The rain it raineth on Muswell Hill
And goes just where it oughta
Down to Hornsey and Wood Green
Till Tottenham's fulla water?
You've lost me, Grant. How does deculverting part of an existing water channel make it flood proof?
It seems to me that most of the time a culverted water channel, although a very large pipe, mostly operates like any small stream of water flowing downhill. With the difference that air above the water isn't accessible by small children falling in. Nor by idiots dumping rubbish.
When the volume and flow temporarily increases the "pipe" can become, in effect, partially blocked - by water. So water could in some extreme circumstances overflow the open surfaces at one or both ends.
Have I got this wrong? To declare an interest, we have a culverted branch of the Moselle at the bottom of our garden.
I thought the idea is to allow extra water to overflow into parkland - as has been done at Lordship Rec. Whereas if it's in a pipe there is only one way out, so it overflows at the entry points.
Sure, if there's parkland to contain the overflow. And if there isn't?
My amateur understanding is also that a culvert which is full may overflow at the entry point.
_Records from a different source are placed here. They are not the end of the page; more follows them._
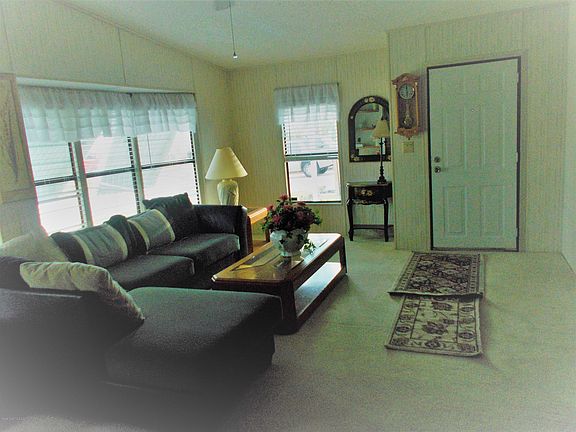4th image of 827 Lychee Dr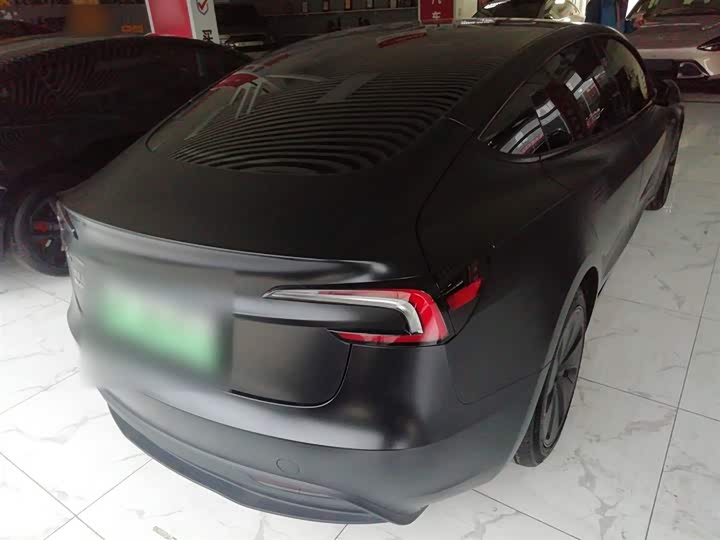 Фото 7 - Tesla Model 3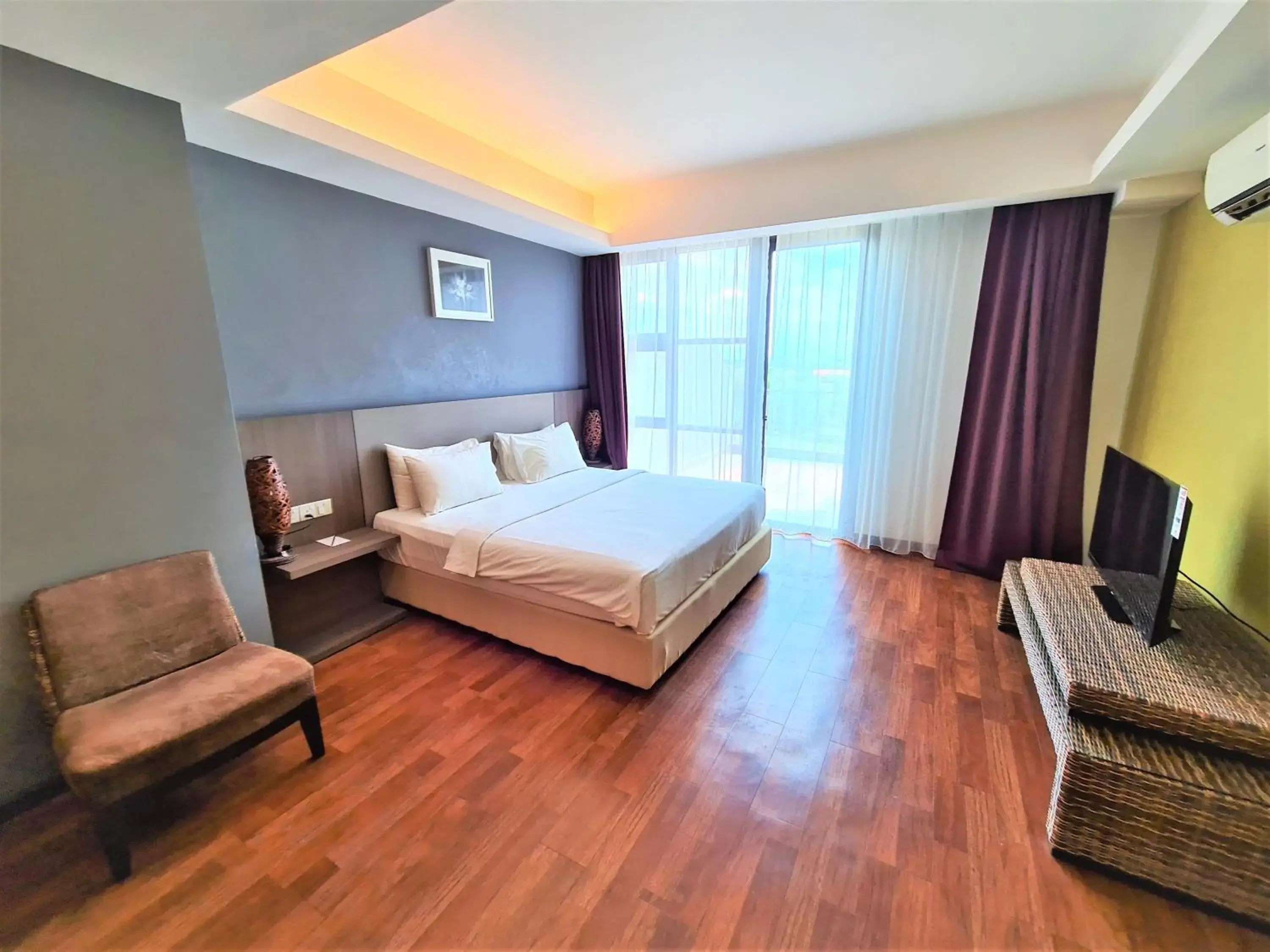 Nexus Business Suite Hotel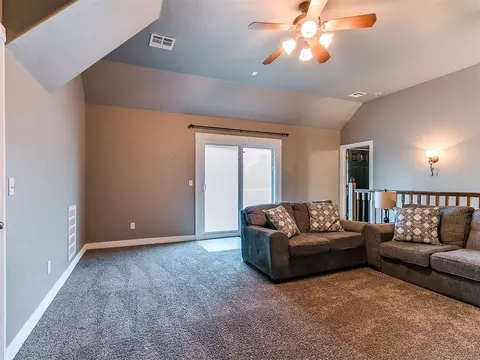 Living - 601 Summit Bnd, Norman, OK 73071 photo 10 of 10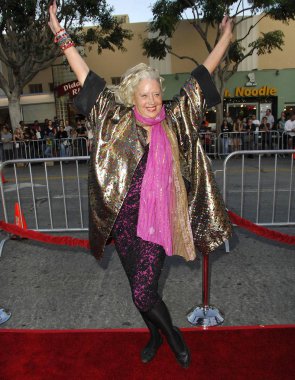 Sally Kirkland Babil Premiere için gelenler, Westwood Mann's Village Tiyatrosu, Los Angeles, Ca, Kasım 05, 2006. Fotoğraf: Michael Germana / Everett Koleksiyonu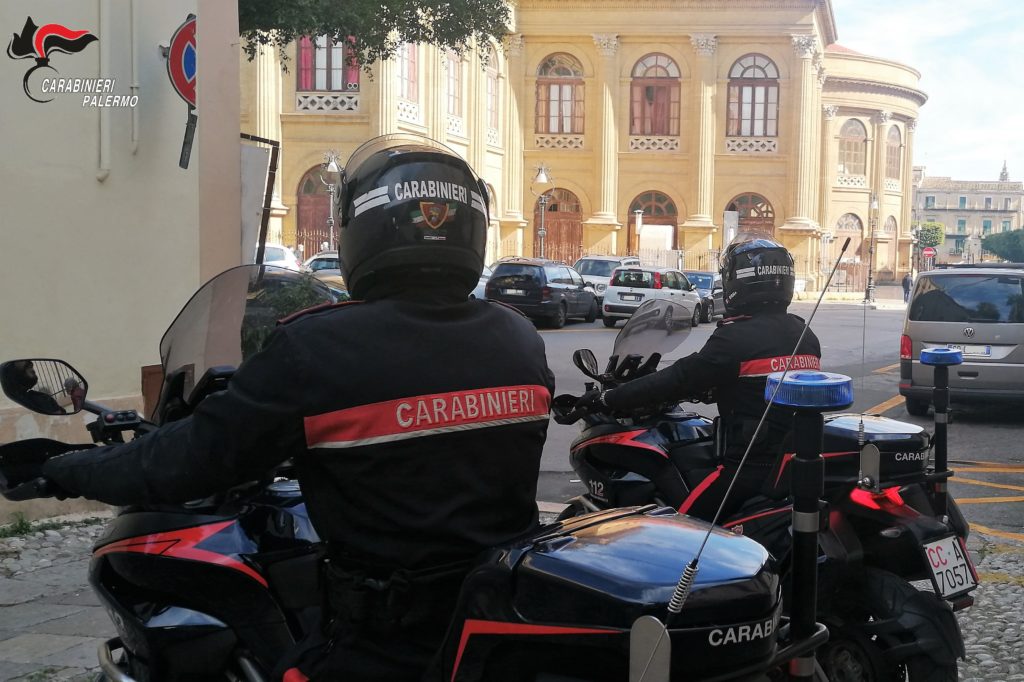 Molla la droga e tenta la fuga a piedi,<strong>49enne arrestato dai Carabinieri</strong>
But possibly at the exit as well, because the culvert again becomes an open surface stream.
If you haven't already seen them, Pam, I suggest taking a look at the Council's background documents. For our area in Tottenham Hale these still contain an aspiration to deculvert some branches of the Moselle where it passes between residential streets. (Carbuncle Passage is one example.) This includes homes where there have been rear garden extensions, non-permeable surfacing; and infill development.
In our street a landlord has just applied to excavate a cellar.
Alan, enjoy the effluence of the affluent with luv from Claire and Joe.
I still think that Claire should come down from hill with her rubber plunger to Finsbury Park. The southernmost end of the road round the park floods regularly, creating a large pond and ending with mud.
I don't think its a plumbing problem at the moment: but its been a chronic problem after rainfall.
I suppose that for a concerted counter-action, we'll have to wait until one of Claire's Cabinet's concert-company customers complains.